They have finally switched in 2021 for ECDSA, which is not quantum safe but offers a better adaptability to the blockchain world.

Reference: lekkertech.net - IOTA IOTAs Multisig Problem, domschiener - Private Keys and Addresses, iota - introduction, Cryptographic vulnerabilities in IOTA

Security

The seed/private key must be generated in a random way. Otherwise, the algorithm is broken. The donjon CTF has a challenge if you want an example.
A private key generated to make a Winternitz signature should be only used one time.

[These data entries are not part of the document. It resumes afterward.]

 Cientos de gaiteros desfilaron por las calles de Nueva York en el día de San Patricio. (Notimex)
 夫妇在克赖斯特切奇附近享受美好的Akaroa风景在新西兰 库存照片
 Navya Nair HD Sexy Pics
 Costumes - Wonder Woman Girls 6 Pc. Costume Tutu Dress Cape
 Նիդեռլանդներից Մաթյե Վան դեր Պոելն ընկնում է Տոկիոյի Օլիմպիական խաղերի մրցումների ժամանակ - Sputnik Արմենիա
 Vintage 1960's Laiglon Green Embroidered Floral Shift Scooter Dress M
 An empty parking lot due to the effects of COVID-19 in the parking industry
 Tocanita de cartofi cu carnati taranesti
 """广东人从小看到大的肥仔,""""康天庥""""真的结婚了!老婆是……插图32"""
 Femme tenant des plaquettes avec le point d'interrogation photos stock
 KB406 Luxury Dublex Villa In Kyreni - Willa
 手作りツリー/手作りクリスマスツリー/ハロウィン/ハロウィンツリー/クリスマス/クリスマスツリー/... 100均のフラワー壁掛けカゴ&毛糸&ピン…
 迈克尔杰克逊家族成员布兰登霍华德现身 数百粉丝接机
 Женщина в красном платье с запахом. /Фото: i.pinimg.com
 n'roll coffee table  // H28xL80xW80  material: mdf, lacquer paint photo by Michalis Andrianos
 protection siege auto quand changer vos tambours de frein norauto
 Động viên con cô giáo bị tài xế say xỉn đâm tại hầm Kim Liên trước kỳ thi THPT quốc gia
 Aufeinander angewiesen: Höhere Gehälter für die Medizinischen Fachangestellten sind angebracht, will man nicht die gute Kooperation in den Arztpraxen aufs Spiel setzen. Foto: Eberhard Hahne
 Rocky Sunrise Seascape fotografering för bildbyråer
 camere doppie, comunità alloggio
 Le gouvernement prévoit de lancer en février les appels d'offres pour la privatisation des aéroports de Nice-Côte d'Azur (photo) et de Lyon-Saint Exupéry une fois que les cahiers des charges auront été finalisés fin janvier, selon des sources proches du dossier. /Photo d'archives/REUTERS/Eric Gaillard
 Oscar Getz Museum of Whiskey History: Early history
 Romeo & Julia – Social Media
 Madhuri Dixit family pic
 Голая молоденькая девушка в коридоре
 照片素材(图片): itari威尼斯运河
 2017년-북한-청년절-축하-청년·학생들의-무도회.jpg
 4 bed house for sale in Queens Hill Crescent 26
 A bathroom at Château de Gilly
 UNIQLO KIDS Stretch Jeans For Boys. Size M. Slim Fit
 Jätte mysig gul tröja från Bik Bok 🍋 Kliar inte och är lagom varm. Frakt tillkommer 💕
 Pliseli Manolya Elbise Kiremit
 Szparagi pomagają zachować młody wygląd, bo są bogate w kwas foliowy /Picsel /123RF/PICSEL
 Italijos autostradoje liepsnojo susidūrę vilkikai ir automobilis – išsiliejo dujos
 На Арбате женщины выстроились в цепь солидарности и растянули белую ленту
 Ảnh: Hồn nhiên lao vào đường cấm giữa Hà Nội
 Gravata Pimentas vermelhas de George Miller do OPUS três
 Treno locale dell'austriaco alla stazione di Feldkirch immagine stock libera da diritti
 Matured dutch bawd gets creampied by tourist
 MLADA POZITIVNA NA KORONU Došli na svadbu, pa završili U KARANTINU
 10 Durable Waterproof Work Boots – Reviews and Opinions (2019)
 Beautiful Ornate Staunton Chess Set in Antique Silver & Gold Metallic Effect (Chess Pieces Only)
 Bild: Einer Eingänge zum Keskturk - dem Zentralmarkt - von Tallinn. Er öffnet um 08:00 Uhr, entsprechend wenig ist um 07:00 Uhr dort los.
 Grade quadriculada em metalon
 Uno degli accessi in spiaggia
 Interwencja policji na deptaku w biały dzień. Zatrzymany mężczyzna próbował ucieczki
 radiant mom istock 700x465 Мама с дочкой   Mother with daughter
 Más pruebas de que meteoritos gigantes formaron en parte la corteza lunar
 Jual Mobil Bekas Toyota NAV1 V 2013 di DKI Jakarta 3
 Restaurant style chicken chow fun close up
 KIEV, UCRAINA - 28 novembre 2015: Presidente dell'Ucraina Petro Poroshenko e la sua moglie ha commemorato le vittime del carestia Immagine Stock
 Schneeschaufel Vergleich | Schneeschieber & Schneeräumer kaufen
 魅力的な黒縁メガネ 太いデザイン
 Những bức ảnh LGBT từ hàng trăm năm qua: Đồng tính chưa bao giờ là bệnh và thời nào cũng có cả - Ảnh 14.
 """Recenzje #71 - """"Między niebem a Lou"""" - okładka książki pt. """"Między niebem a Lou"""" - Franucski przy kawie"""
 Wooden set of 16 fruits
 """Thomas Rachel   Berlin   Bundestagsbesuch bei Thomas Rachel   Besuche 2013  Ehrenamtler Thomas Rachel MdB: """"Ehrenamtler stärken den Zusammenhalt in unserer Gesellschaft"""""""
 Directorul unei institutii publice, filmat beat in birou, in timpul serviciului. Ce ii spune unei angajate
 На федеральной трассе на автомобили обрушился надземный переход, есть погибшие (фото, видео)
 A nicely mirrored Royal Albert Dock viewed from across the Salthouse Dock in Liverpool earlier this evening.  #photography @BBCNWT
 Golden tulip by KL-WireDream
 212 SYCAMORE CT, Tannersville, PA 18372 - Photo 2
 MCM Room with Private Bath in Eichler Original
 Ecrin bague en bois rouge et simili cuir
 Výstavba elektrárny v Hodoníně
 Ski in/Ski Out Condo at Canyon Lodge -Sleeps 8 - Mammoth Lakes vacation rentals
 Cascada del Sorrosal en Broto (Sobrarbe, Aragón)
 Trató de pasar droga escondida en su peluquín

If it is not the case, it is possible to forge a new valid signature under the following condition:

You need to have two messages m1 and m2 such that each byte of the h1 of m1 are less than each byte of the hash of m2, we can forge a new signature by computing: $\begin{aligned}[b] 256−n1< 256−n2 \end{aligned}$ $\begin{aligned}[b] \tilde{s_i} = H^{\tilde{n_i}-n_i}(s_i) \end{aligned}$

The cidectf has a nice challenge on that and you can find a writeup here.

WOTS+

According to this document, WOTS+ is specific variant of Winternitz used in SPHINCS+, XMSS, LMS for one-time signature.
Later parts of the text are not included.